SEBI plans to impose an additional charge on redemptions of debt funds in stressed schemes. #sebi
The Securities and Exchange Board of India (SEBI) is planning to impose an additional charge on the redemption of debt funds in stressed schemes to ensure sufficient liquidity to meet redemption stress.
This comes in a few months after Franklin Templeton closed its debt funds, citing redemption pressures and lack of liquidity in the bond markets. The closure led to assets under management for these schemes decline by about half.
"The regulator is also working on dissuading excessive redemptions by imposing an additional charge on redemptions in stressed schemes, and install[ing] a mechanism where asset managers could take up the illiquid paper on their books,” a SEBI official said, according to Mint.
The official also pointed out a structural and fundamental issue in the secondary market. He said, "It’s an open secret that beyond the top-rated paper, the secondary market is fairly illiquid. As against banks, mutual funds who subscribe to these bonds have to disclose daily NAVs and provide liquidity even if the underlying paper is illiquid.
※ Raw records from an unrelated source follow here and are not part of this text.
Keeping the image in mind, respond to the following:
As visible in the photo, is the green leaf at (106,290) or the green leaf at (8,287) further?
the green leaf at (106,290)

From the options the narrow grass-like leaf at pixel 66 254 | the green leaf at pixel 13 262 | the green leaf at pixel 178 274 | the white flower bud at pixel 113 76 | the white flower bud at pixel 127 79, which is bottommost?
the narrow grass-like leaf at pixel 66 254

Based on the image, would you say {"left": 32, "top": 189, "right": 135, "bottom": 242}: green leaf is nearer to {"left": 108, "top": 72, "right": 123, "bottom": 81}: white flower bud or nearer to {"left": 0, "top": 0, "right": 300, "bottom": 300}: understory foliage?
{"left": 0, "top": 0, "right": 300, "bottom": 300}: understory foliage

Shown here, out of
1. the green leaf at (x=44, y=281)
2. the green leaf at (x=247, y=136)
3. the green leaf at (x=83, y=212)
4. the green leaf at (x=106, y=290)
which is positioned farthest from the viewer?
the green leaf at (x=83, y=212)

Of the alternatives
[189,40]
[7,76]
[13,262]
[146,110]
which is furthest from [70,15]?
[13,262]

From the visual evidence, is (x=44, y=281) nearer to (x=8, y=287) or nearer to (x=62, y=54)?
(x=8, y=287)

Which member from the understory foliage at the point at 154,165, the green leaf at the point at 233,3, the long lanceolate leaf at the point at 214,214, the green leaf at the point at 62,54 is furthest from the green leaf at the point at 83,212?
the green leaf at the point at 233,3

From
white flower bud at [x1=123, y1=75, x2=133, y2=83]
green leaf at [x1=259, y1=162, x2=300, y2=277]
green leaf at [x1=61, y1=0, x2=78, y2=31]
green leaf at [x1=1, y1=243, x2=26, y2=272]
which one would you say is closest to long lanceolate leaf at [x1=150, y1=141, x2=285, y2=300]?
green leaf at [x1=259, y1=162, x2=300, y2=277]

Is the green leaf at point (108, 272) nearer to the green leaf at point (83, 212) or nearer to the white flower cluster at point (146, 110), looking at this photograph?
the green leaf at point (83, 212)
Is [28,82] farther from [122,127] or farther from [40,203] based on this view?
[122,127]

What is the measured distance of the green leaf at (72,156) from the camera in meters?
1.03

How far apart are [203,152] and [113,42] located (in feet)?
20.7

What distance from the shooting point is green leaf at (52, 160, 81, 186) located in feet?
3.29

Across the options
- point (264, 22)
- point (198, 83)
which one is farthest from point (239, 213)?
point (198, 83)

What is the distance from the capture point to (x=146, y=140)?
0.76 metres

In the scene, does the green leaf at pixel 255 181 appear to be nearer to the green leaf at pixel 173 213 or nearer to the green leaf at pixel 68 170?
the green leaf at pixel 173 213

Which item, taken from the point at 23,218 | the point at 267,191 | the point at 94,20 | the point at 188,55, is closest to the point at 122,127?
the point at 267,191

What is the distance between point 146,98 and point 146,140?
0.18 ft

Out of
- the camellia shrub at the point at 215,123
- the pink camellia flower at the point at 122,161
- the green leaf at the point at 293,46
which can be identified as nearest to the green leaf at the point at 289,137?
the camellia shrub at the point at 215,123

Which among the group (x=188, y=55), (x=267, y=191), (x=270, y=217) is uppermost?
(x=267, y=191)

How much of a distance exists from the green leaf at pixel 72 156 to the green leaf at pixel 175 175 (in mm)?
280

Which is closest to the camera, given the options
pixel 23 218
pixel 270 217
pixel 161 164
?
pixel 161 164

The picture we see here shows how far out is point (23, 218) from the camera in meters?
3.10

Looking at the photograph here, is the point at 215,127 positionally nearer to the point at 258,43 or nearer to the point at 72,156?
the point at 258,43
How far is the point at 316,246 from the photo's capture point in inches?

This is a structural and fundamental issue; as long as new investors are added, these issues can be managed, but in the face of heavy redemptions, this becomes a tough task to manage."
SEBI was set up in 1988 as an administrative body, but has evolved and incorporated various regulatory changes as the need arises. Since May, the regulator has made several changes to avoid situations like the Franklin Templeton issue do not arise. Last week, based on the recommendations of the Mutual Fund Advisory Committee (MFAC), it added a "very high" risk category for mutual funds to warn investors.